─── PROVIDED PASSAGE
# Sekonda Lug



## tixntox (Jul 17, 2009)

I have a Sekonda with a broken lug where the strap bar attaches. Are cases available or should I have a crack at a silver solder repair???


----------



## chris l (Aug 5, 2005)

Which model and do you have a picture?

I have a few bits and bobs....


----------



## tixntox (Jul 17, 2009)

I'll post a pic when I get my camera sorted. It's a 17 jewel with a flat top and bottom edge with curved sides left and right. It has a sweeping, centrally mounted seconds hand. The case is chrome? plated brass and appears to have a stainless back of the same shape as the front. The movement is circular and is enclosed in a circular case, mounted onto the blue face. Many thanks for your help, Mike (pic to follow)


----------



## Xantiagib (Apr 22, 2005)

I've a couple of basket cases in the watchbox which might match so awaiting photo....


----------



## tixntox (Jul 17, 2009)
──────
─── AVAILABLE DATA
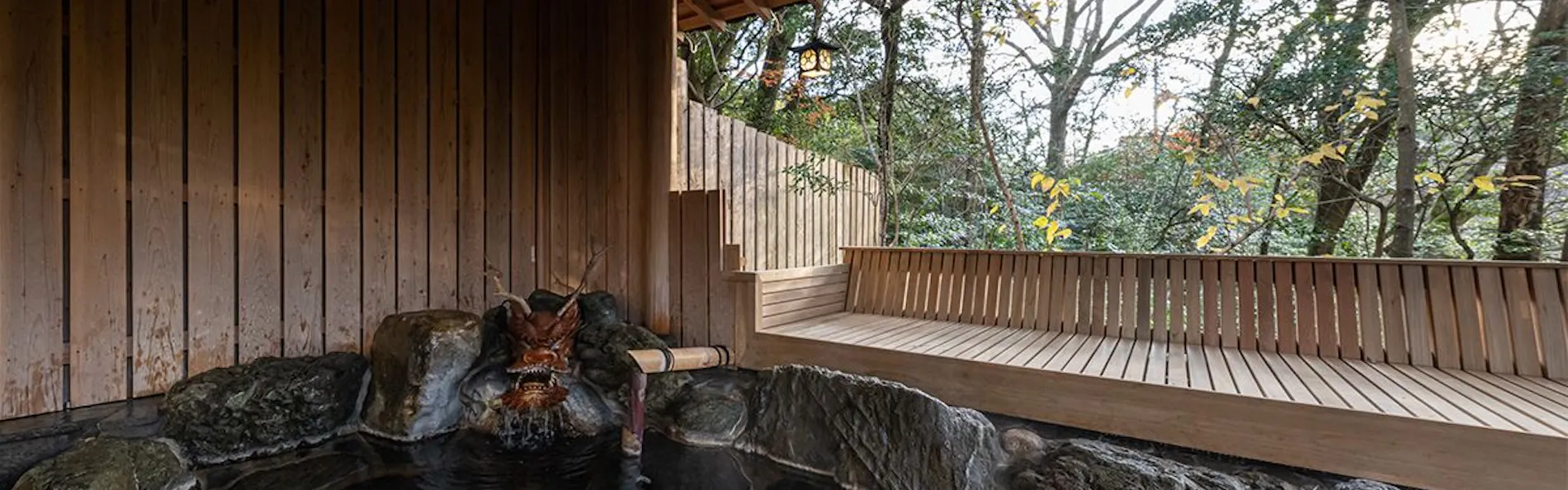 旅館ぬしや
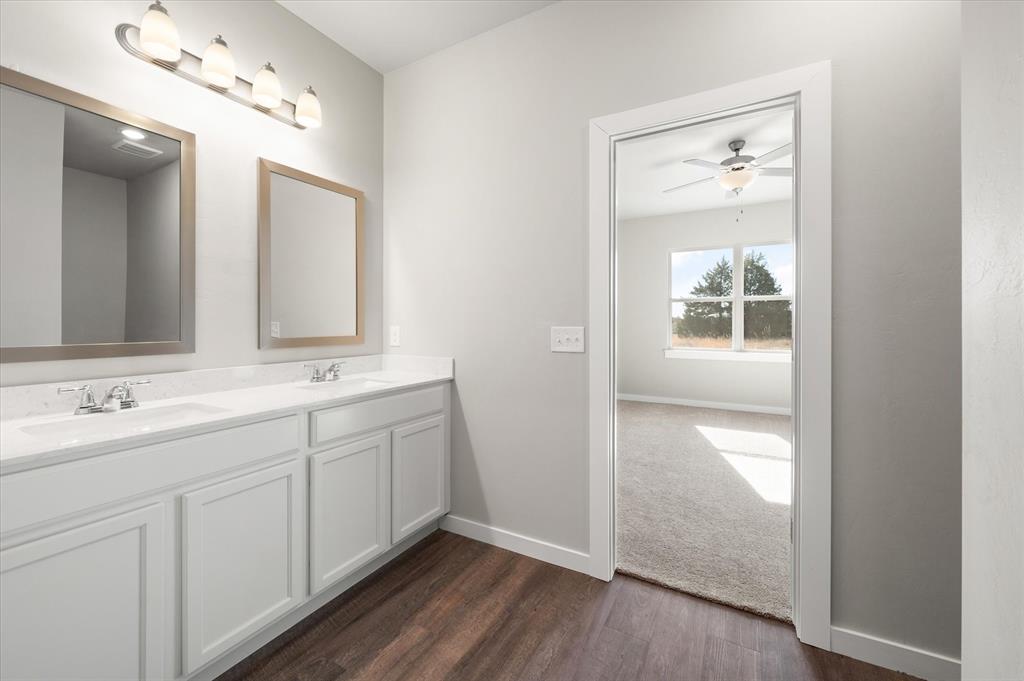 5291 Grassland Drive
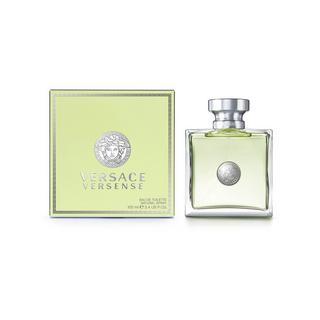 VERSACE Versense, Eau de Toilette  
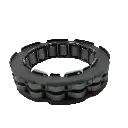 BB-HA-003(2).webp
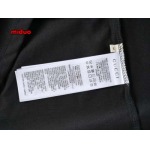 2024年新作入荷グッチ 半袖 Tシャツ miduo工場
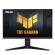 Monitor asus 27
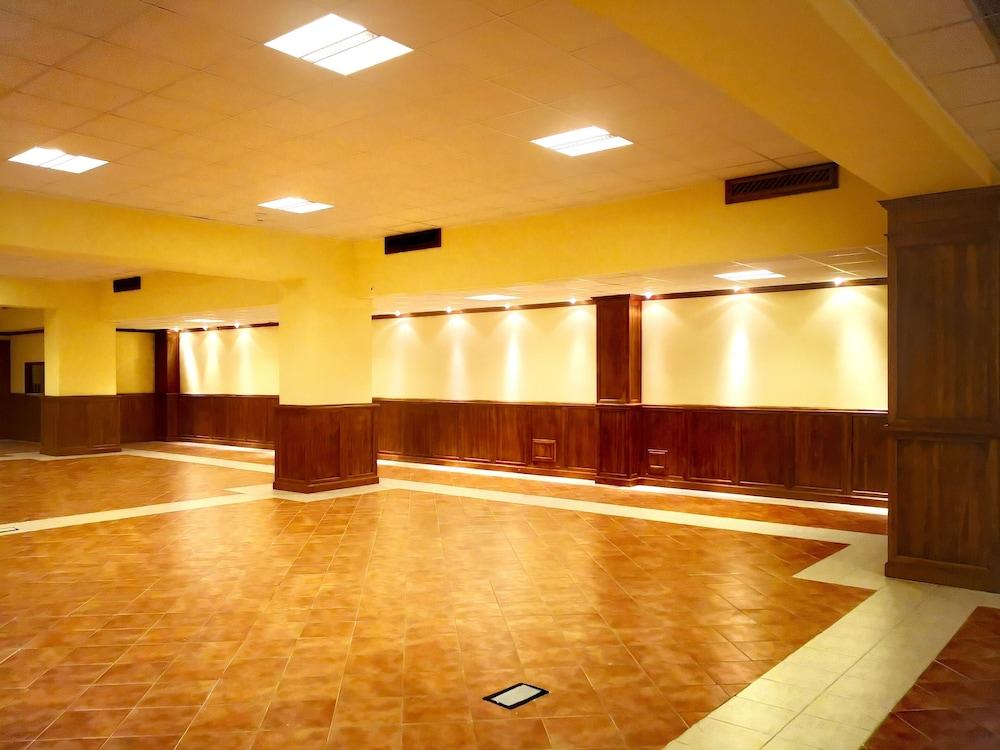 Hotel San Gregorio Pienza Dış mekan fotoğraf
──────
─── AVAILABLE DATA
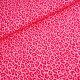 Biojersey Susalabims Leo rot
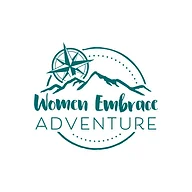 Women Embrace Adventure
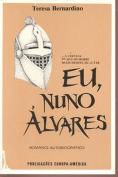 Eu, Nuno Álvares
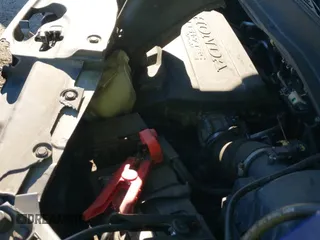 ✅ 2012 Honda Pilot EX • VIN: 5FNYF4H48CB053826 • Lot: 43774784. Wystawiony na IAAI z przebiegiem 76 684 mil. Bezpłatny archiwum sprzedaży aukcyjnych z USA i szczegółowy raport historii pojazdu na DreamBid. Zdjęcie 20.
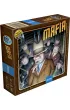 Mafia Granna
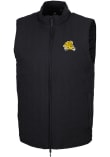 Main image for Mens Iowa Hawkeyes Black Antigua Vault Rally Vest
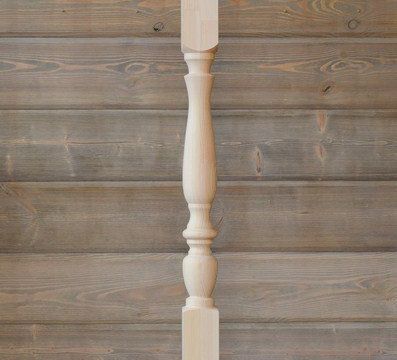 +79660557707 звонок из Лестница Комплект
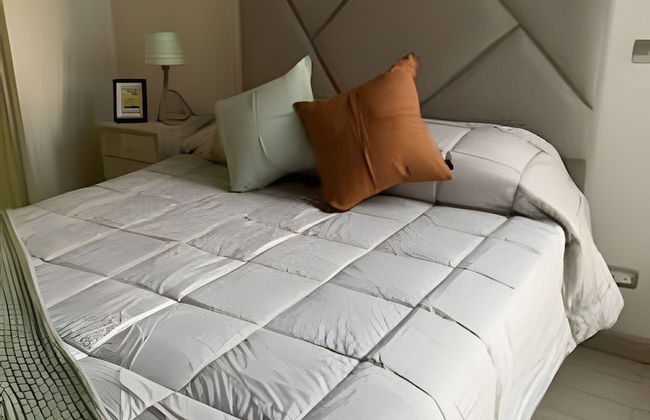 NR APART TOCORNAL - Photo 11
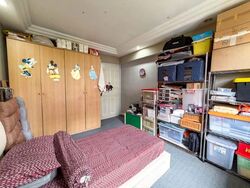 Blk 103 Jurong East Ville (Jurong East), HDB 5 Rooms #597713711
──────
§ **ASSIGNED TASK 1**: Reproduce word for word the portion of the Sekonda lug thread starting with "# Sekonda Lug" and going on through "(Aug 5, 2005)".
§ **ASSIGNED TASK 2**: Write the next part of the Sekonda lug thread, picking up after its last line.
The records were taken from a different source than the Sekonda lug thread.

§ **WRITTEN ANSWER 1**:
# Sekonda Lug



## tixntox (Jul 17, 2009)

I have a Sekonda with a broken lug where the strap bar attaches. Are cases available or should I have a crack at a silver solder repair???


----------



## chris l (Aug 5, 2005)

§ **WRITTEN ANSWER 2**:
Acouple of pics of the case and damage:-

case










damage










Mike


----------



## Xantiagib (Apr 22, 2005)

Ah not seen one like that ever to be honest... (sorry the ones I have are round)


----------



## tixntox (Jul 17, 2009)

Xantiagib said:


> Ah not seen one like that ever to be honest... (sorry the ones I have are round)


Not to worry. The "innards" are round but mounted on a rectangular face. Thanks for trying to help. Appreciated.


----------



## chris l (Aug 5, 2005)

I , too, have only round cases; I have some 'tommnau' case, but not for this movement, very sorry...

Looks like a silver solder/file solution...

Good luck!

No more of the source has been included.